Start of Extracted text

So maybe put a "grep" in the middle to select the ones you want or
"grep -v" to remove the ones you don't? I don't see why this is such
a big deal. There are obviously missing defines that sparse needs to
correctly operate with kernel headers, and I'm not sure why we should
specify them in several places in the Makefiles, including one set
for each arch.?

> And no, sparse (or any other C compiler) is not required to have
> the same pile as gcc does.

But when we're using sparse to check kernel sources, it should have a
similar set to what the regular compiler (IE: gcc) has when building
kernel sources.

Cheers,
Kyle Moffett

--
Debugging is twice as hard as writing the code in the first place.
Therefore, if you write the code as cleverly as possible, you are, by
definition, not smart enough to debug it.

End of Extracted text
Start of Stored data

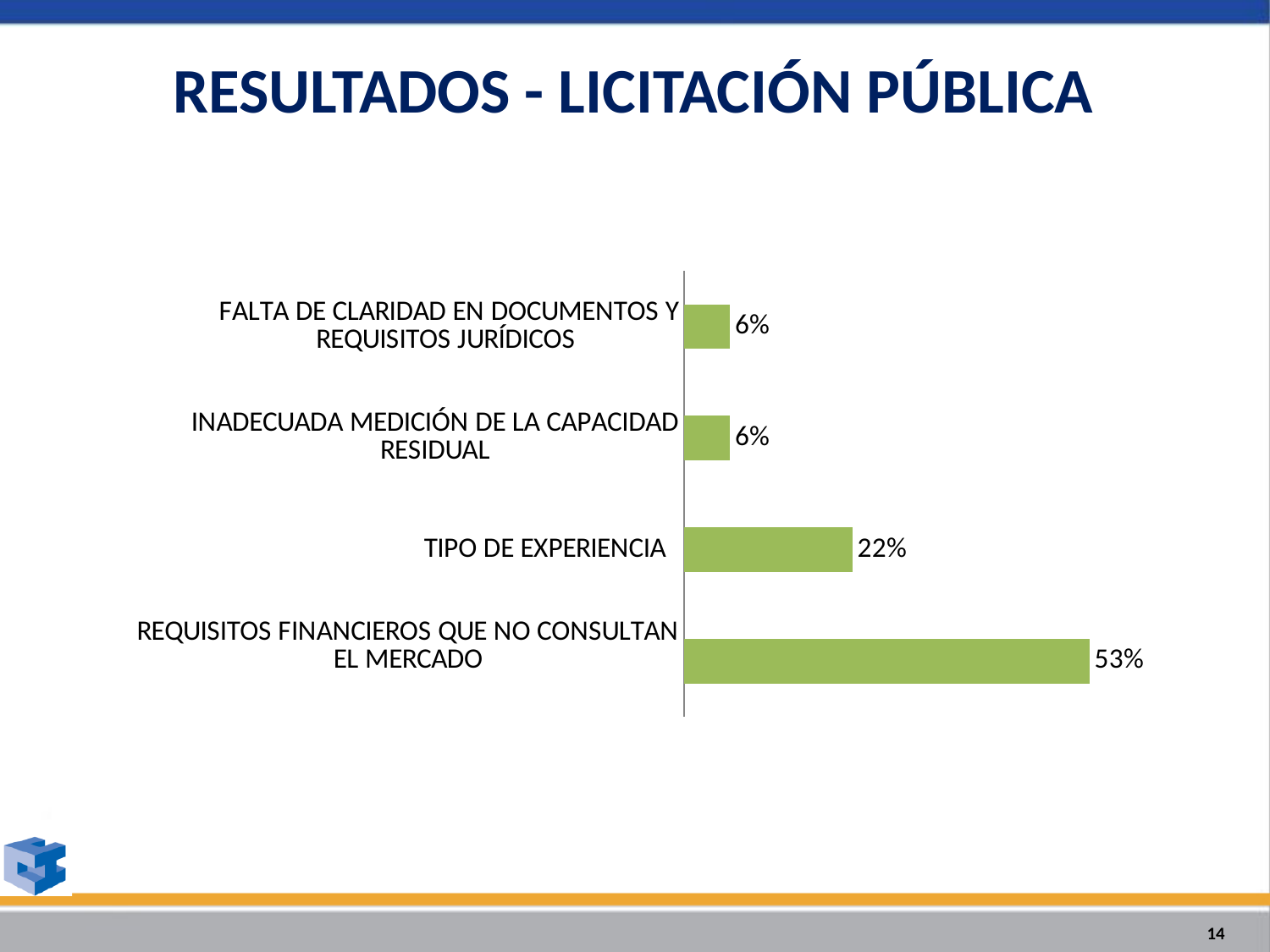
Which category has the highest value? REQUISITOS FINANCIEROS QUE NO CONSULTAN EL MERCADO What is the value for FALTA DE CLARIDAD EN DOCUMENTOS Y REQUISITOS JURÍDICOS? 6% What is the difference between the values for TIPO DE EXPERIENCIA and INADECUADA MEDICIÓN DE LA CAPACIDAD RESIDUAL? 16% What kind of chart is shown on the slide? Bar chart What is the title of the slide containing the chart? RESULTADOS - LICITACIÓN PÚBLICA What is the value for TIPO DE EXPERIENCIA? 22% What is the value for INADECUADA MEDICIÓN DE LA CAPACIDAD RESIDUAL? 6% Which is larger, the value for TIPO DE EXPERIENCIA or the value for FALTA DE CLARIDAD EN DOCUMENTOS Y REQUISITOS JURÍDICOS? TIPO DE EXPERIENCIA What is the difference between the values for REQUISITOS FINANCIEROS QUE NO CONSULTAN EL MERCADO and TIPO DE EXPERIENCIA? 31% How many categories are shown in the chart? 4 How many categories have a value of 6%? 2 What is the value for REQUISITOS FINANCIEROS QUE NO CONSULTAN EL MERCADO? 53%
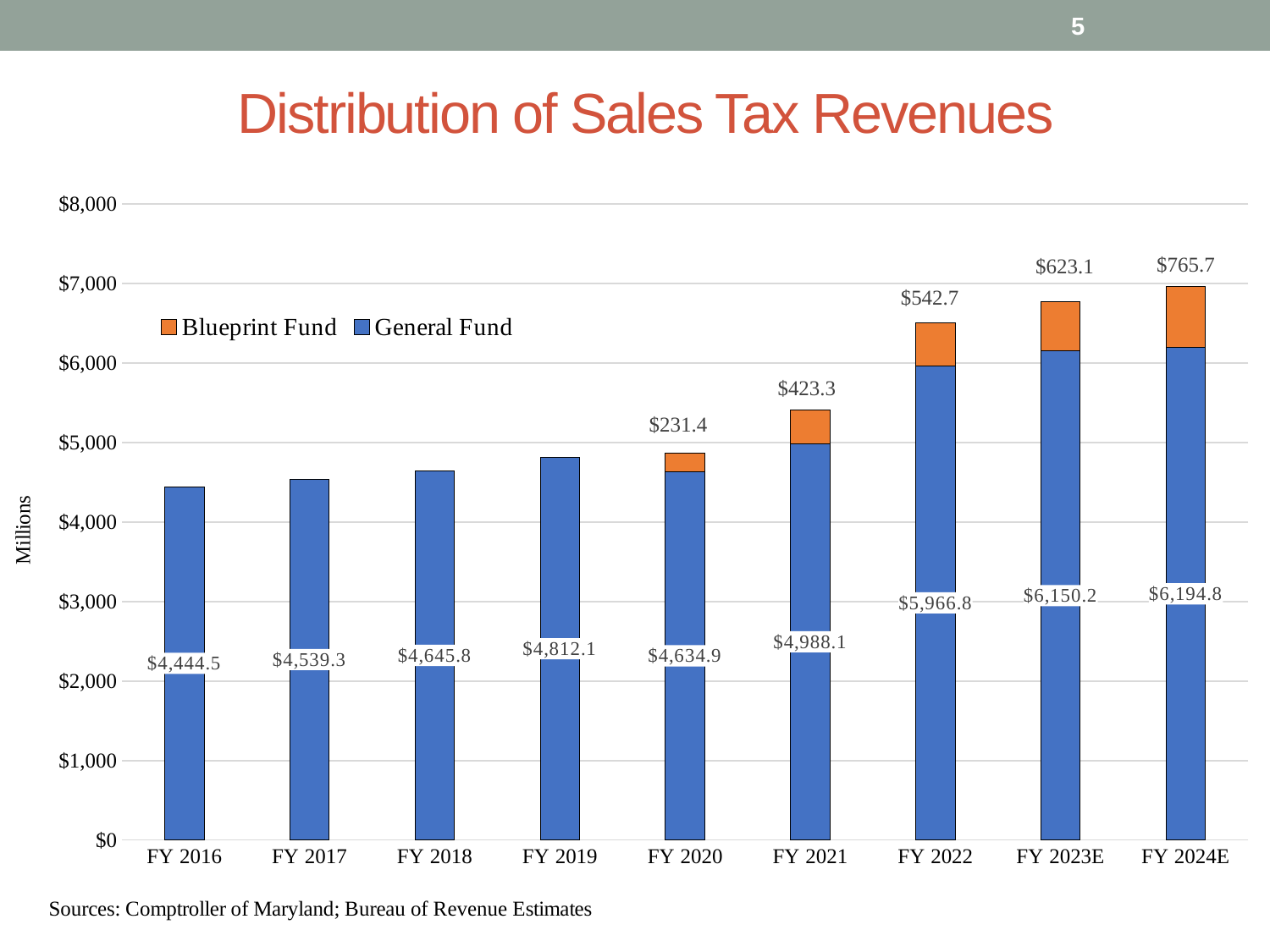
What is the General Fund value for FY 2023E? $6,150.2 What is the difference between the Blueprint Fund values for FY 2024E and FY 2020? $534.3 What is the total of the stacked bar for FY 2022? $6,509.5 What is the Blueprint Fund value for FY 2021? $423.3 Which is larger, the General Fund value for FY 2019 or for FY 2020? FY 2019 Which fiscal year has the lowest General Fund value? FY 2016 What kind of chart is shown on the slide? Stacked bar chart What is the General Fund value for FY 2016? $4,444.5 How many series does the legend list? 2 What is the total of the stacked bar for FY 2024E? $6,960.5 How many fiscal years are shown on the x axis? 9 Which fiscal year has the highest General Fund value? FY 2024E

End of Stored data

Required action - Reproduce, word for word, the part of the message about sparse and kernel headers that opens with the words containing "But when we're" and closes with "to debug it.".

Answer to this task -
But when we're using sparse to check kernel sources, it should have a
similar set to what the regular compiler (IE: gcc) has when building
kernel sources.

Cheers,
Kyle Moffett

--
Debugging is twice as hard as writing the code in the first place.
Therefore, if you write the code as cleverly as possible, you are, by
definition, not smart enough to debug it.